零距離射撃 米軍の戦車隊接近 最後の抵抗試みる砲兵

二十年六月二十二日午後三時半ころ、島尻郡真壁部落北方三百㍍の地点で、山三四八○部隊岩下隊岡安分隊(固有名称・野砲兵第四十二連隊)の十五㌢リユウ弾砲が一門、砲口を北にむけ、南下する米軍に最後の抵抗をつづけていた。

この岡安健三郎伍長(妹背牛町出身)の分隊も、他の分隊とともに、四月下旬首里戦線に参加、その後、戦況の悪化につれて八重瀬岳山頂に後退、さらに六月上旬真壁のここに後退したものであった。

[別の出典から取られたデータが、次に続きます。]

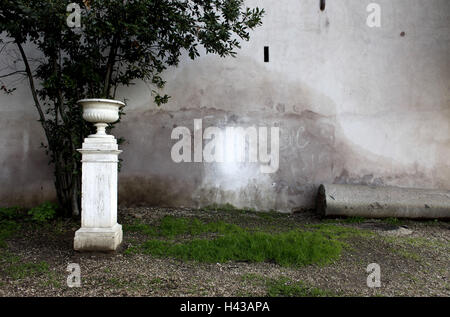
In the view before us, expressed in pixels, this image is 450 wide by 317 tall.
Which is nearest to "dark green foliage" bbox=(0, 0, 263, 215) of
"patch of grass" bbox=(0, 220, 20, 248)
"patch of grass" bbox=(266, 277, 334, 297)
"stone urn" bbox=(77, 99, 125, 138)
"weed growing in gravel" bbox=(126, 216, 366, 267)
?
"patch of grass" bbox=(0, 220, 20, 248)

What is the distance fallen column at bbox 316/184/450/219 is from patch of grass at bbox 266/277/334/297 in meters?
2.69

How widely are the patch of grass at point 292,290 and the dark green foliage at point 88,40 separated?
10.8 ft

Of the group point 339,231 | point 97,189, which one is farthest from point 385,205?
point 97,189

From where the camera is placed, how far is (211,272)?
3137 mm

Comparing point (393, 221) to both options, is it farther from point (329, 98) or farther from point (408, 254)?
point (329, 98)

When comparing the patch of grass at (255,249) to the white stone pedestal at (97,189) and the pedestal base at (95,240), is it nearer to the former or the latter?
the pedestal base at (95,240)

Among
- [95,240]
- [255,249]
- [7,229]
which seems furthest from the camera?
[7,229]

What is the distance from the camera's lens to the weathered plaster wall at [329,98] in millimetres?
5871

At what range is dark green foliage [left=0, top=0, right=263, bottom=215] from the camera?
3.95 meters

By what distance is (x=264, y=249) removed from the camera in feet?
12.0

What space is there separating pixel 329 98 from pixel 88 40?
4.11 m

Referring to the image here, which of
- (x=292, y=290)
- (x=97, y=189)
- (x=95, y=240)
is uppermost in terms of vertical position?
(x=97, y=189)

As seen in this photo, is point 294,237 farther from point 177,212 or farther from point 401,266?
point 177,212
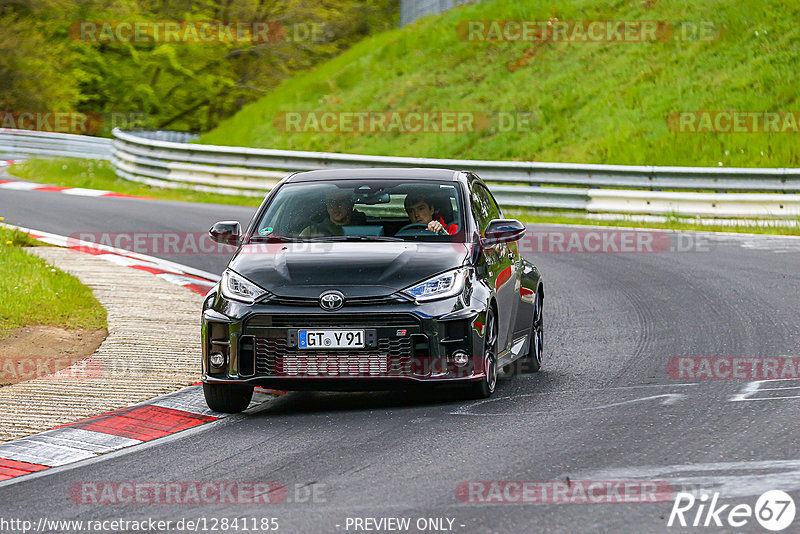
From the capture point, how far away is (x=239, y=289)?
26.9 feet

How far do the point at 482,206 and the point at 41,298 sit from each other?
4750 mm

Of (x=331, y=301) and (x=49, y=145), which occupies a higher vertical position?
(x=49, y=145)

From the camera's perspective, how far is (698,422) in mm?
7434

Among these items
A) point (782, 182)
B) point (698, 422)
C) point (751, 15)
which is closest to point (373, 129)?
point (751, 15)

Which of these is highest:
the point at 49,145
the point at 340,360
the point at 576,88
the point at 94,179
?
the point at 576,88

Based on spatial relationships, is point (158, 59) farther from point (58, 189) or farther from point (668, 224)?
point (668, 224)

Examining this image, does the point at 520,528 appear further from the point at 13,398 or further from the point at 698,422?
the point at 13,398

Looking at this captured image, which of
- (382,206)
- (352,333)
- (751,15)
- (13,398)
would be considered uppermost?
(751,15)

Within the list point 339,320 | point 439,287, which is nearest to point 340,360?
point 339,320

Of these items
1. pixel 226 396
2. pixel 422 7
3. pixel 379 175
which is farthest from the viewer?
pixel 422 7

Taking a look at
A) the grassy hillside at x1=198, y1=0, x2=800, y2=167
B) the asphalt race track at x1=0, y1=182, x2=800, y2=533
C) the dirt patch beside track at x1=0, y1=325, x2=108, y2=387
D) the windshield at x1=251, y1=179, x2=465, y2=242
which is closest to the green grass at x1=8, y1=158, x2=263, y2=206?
the grassy hillside at x1=198, y1=0, x2=800, y2=167

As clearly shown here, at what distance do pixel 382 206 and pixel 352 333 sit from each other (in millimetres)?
1729

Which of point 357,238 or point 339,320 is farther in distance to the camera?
point 357,238

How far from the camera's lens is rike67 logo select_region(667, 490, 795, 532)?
17.4 ft
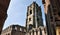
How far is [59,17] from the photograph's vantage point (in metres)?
6.04

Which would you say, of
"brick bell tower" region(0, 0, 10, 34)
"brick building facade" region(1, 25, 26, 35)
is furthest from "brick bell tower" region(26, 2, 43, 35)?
"brick bell tower" region(0, 0, 10, 34)

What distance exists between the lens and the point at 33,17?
48.2 metres

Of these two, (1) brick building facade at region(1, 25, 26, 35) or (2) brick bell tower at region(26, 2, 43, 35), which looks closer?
(1) brick building facade at region(1, 25, 26, 35)

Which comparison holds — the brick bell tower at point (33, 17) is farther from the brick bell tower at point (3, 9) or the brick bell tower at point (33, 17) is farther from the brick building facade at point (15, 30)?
the brick bell tower at point (3, 9)

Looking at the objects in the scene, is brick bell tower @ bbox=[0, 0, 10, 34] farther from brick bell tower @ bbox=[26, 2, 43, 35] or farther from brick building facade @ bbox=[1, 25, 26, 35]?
brick bell tower @ bbox=[26, 2, 43, 35]

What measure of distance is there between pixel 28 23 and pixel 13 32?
6603 mm

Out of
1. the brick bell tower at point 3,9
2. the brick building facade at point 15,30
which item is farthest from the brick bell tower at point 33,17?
the brick bell tower at point 3,9

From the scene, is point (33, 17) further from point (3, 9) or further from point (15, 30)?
point (3, 9)

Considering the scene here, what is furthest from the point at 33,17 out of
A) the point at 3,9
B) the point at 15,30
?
the point at 3,9

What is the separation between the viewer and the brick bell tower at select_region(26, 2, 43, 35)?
46094mm

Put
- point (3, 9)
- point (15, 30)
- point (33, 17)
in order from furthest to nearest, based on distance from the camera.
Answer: point (33, 17), point (15, 30), point (3, 9)

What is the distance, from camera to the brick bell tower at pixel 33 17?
46.1 meters

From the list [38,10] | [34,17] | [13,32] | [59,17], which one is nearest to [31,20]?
Answer: [34,17]

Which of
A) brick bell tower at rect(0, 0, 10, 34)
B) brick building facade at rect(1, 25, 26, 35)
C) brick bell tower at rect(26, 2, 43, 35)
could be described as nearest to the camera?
brick bell tower at rect(0, 0, 10, 34)
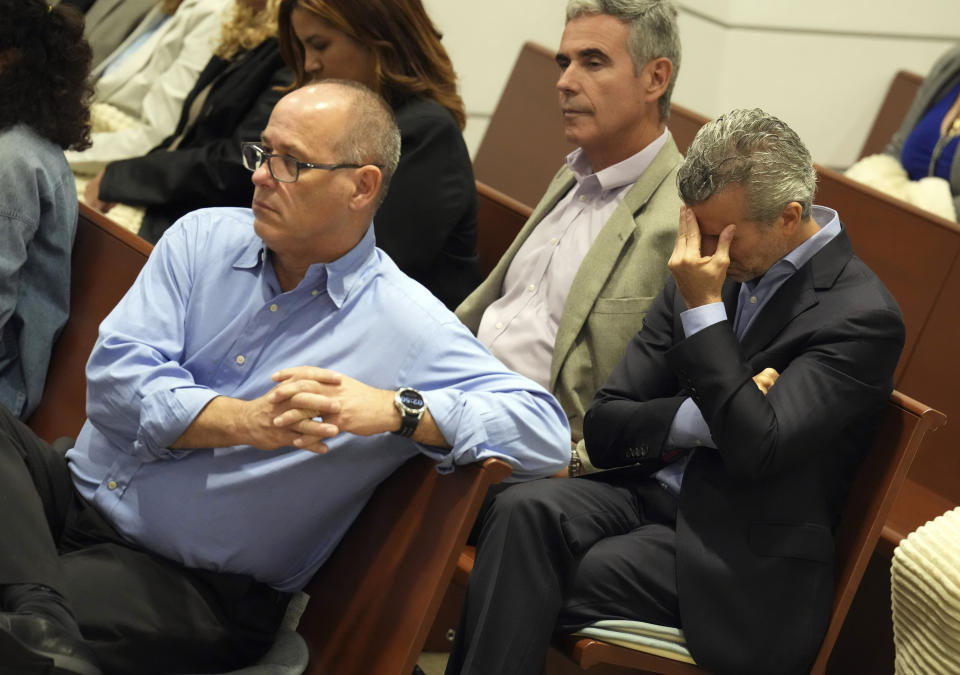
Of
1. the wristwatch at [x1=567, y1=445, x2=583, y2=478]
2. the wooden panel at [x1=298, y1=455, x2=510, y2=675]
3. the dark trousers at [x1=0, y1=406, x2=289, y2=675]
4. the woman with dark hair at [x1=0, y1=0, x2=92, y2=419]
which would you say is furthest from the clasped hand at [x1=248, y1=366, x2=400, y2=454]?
the woman with dark hair at [x1=0, y1=0, x2=92, y2=419]

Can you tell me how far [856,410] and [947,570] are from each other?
26cm

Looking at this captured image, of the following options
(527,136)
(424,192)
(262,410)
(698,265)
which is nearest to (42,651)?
(262,410)

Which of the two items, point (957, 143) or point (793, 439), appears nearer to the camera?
point (793, 439)

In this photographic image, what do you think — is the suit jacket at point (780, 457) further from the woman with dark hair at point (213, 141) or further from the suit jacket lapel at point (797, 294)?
the woman with dark hair at point (213, 141)

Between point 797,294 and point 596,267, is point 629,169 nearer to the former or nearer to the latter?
point 596,267

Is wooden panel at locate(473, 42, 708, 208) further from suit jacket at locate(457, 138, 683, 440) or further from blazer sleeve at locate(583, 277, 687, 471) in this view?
blazer sleeve at locate(583, 277, 687, 471)

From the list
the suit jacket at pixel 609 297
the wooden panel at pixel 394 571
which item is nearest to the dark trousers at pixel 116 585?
the wooden panel at pixel 394 571

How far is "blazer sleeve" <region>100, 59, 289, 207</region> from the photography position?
9.87 feet

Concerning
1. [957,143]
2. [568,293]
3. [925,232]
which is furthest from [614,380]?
[957,143]

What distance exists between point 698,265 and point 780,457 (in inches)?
12.9

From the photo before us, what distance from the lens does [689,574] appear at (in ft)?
6.44

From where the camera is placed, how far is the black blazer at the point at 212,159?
302cm

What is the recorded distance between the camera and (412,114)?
2656 millimetres

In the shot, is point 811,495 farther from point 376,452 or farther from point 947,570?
point 376,452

砲は松の木で偽装され、押山小隊長、岡安分隊長、岡本伍長、鶴兵長、中西兵長、本間哲衛伍長(岩内町)ら十四人が砲側についていた。沖縄戦最後の大砲であり、十四人もまた、戦死、行くえ不明のあとに残った者たちだった。残弾は三十数発。各兵のもっているのは二袋のカンパン。飲み水はなく戦闘に対する指揮系統もなく、連絡もなくなっていた。

大砲と生死をともにする砲兵たちは、口にこそださなかったが、もう死期の近いのを知ってだまりこみ、無表情だった。

本間伍長は、経理下士官として沖縄戦開戦以来、糧秣(りようまつ)を担当していた。だが、軍隊組織がこわれたいま、せめて、最後のタマはこびでもしようと、出身中隊へもどってきたが、一発四十㌔のタマを衰弱しきったからだで、運ぶことは大変だった。

敵戦車群が、陣地の東方から進んでくる―とのしらせがはいった。見ると、先頭の戦車は、もう、百五十㍍のところに接近し、とまった戦車のなかから米兵が顔をだして、あたりを見回している。

砲兵は、北方に向いていた大砲を、いそいで東方へ九十度まわさねばならなかった。疲れきった砲兵たちにとって、この作業は、何時間もかかったような気がした。

やっと方向をかえ、タマをこめる。全員配置につく。先頭の戦車をねらい、零距離標準でねらいをつけた。二番砲手の“よしッ! ”を合図に、一番砲手が引きづなをひく。大きな爆発音―

〈敵戦車はふき飛ばされただろう〉

後方にふせていた本間伍長は、おそるおそる顔をあげた。敵戦車は健在。

〈オヤ? 〉

大砲の砲身は砲架(砲身の台になっていて、反動をうけとめる機械)からはなれ、真ッすぐ空をむいている。

〈やられた! 〉

砲手たちの姿が砲側にない。吹きとばされたのだ。本間伍長のおどろきにもまして、敵戦車群は、ここに、日本軍の大砲陣地があるとは思っていなかったらしい。あわてたように砲撃開始、グングン接近してきた。

分隊長岡安伍長は、砲兵としてなすべきすべてをし尽くし、祖国と北海道の安泰を祈り、ゆうゆうとピストルで自らの生命を断った。

本間伍長は厳粛な感にうたれた。砲兵の零距離射撃は、最後の射撃である。砲口を飛び出したタマは、砲口から十㍍くらいのところではじけ、弾体がこなごなになって、めざす敵軍に飛んでゆく。敵兵が、すぐそばまで肉薄したときに用いる射撃である。本間伍長は、岡安分隊長に自決にうたれ、せまりくる夕やみのなかに立ちつくして、そのめい福を祈った。